Набродившись до устали, Дуров и Греков раскинулись на зеленой полянке и молча глядят в голубую высь.
Куда все это девалось? Куда девались птицы, распевавшие от зари до зари, от утра до ночи? Куда девались тьмы других жизней и голосов, участвовавших в несмолкаемом хоре природы? А куда девались молодые грезы, золотые сны наяву? Прошли, — все прошло, замерло, как замирает этот шорох от падающего листа. Высоковысоко в голубом небе летят птицы… Длинной, ломаной линией растянулись они — и летят. Куда? откуда? И они уходят туда, куда все ушло — и птицы, и весь весенний говор природы, и грезы, и сны золотые наяву — уходят в невозвратное прошлое. Нет, птицы воротятся опять, воротится и весенний говор природы, но это будет не тот говор, не те птицы, — а грезы не воротятся…
«Это лебеди летят… счастливые, — думается Дуровой, — как бы я с ними полетела».
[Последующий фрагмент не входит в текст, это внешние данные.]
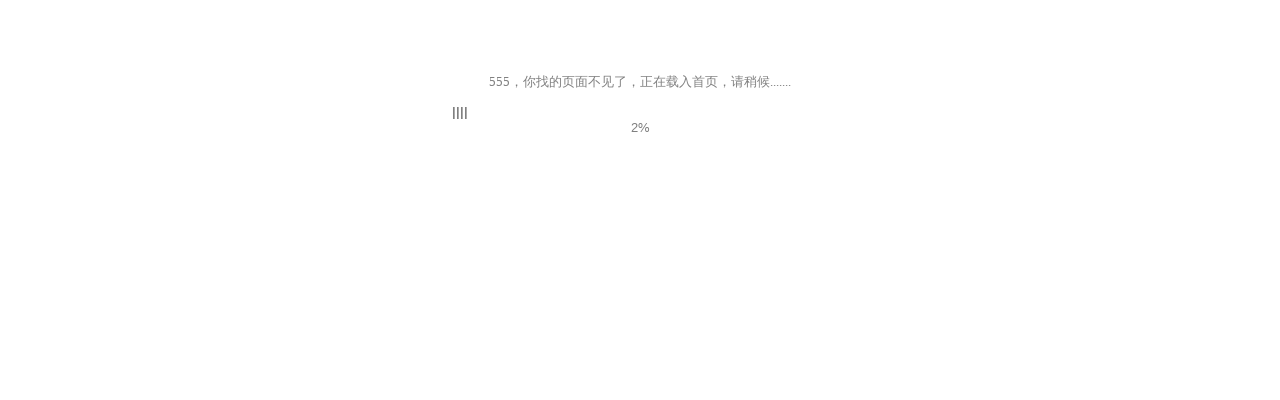

--- FILE ---
content_type: text/html;charset=UTF-8
request_url: http://www.zsbzcl.com/article/detail/id99420938001021496985.htm
body_size: 956
content:
<!doctype html public "-//w3c//dtd xhtml 1.0 transitional//en" "http://www.w3.org/tr/xhtml1/dtd/xhtml1-transitional.dtd">
<html xmlns="http://www.w3.org/1999/xhtml">
<head>
<meta http-equiv="content-type" content="text/html; charset=UTF-8" />

<title>访问错误</title>
<style type="text/css">
<!--
body {
	font-size: 13px;
	filter: progid:dximagetransform.microsoft.gradient(gradienttype=0,startcolorstr=#dbebfa,endcolorstr=#f9fcfd);
	margin: 0px;
}
-->
</style>
</head>

<body>
<table border=0 cellpadding=0 cellspacing=0 width="100%" height="100%">
<tr>
	<td align="center" style="padding-top:60px;">
    <img src="" />    </td>
</tr>
<tr>
<form name=loading>
<td align=center>
<p><font color=gray>555，你找的页面不见了，正在载入首页，请稍候.......</font></p>
<p>
<input type=text name=chart size=46 style="font-family:arial;
font-weight:bolder; color:gray;
background-color:white; padding:0px; border-style:none;">
<br>
<input type=text name=percent size=46 style="font-family:arial;
color:gray; text-align:center;
border-width:medium; border-style:none;">
<script>var bar = 0
var line = "||"
var amount ="||"
count()
function count(){
bar= bar+2
amount =amount + line
document.loading.chart.value=amount
document.loading.percent.value=bar+"%"
if (bar<99)
{settimeout("count()",25);}
else
{window.location = "http://www.zsbzcl.com/";}//这里改成你的网站地址
}
</script>
</p>
</td>
</form>
</tr>
</table>
<img src="http://www.baidu.com/search/img/logo.gif" width="0" height="0" onload="openWin();" /></body>
</html>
И она летит-летит… Так легко стало ее тело, так легко рассекает она воздух в стае летящих по небу лебедей… И видится ей земная поверхность на необъятные пространства — от одного края Европы до другого, от северных морей до южных, словно на обширной ландкарте. Голубыми лентами извиваются реки, в виде голубых зеркал раскинуты там и там озера, окаймляемые то кудрявою, желтеющею зеленью лесов, то зубчатыми или всхолмленными ожерельями гор, то желтыми лоскутами песков. Темными пятнами разбросаны по этому необозримому, неровному и неровно-цветному полотну тысячи городов, сел, отдаленных, едва заметных утесов.
«Это папа ходит по саду, думает о чем-то, может быть, обо мне… какой грустный… Папа, папа мой!» Но голос не долетает до него. Голова папы все наклонена к земле, — не поднимается к небу, чтоб взглянуть на летящих лебедей. Это Кама виднеется — словно змея, брошенная между зеленью и неподвижно застывшая.